Dataset »
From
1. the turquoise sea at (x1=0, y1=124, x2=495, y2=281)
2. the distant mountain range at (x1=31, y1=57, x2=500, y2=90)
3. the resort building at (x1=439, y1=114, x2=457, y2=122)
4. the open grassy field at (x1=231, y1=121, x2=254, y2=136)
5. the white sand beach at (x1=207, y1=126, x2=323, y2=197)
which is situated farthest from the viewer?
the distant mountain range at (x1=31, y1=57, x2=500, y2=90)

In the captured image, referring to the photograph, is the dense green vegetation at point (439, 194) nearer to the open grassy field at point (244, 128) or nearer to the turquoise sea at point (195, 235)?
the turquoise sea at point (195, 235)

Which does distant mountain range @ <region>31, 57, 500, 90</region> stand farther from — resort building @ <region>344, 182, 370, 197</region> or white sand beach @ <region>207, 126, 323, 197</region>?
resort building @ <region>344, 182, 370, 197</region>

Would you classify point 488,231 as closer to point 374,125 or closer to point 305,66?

Do this » Lay out everything from the start of the rows down through the line containing "4. the open" as a JSON list of strings, one string per line, with blank lines omitted.

Exercise result »
[
  "From",
  "1. the turquoise sea at (x1=0, y1=124, x2=495, y2=281)",
  "2. the distant mountain range at (x1=31, y1=57, x2=500, y2=90)",
  "3. the resort building at (x1=439, y1=114, x2=457, y2=122)",
  "4. the open grassy field at (x1=231, y1=121, x2=254, y2=136)"
]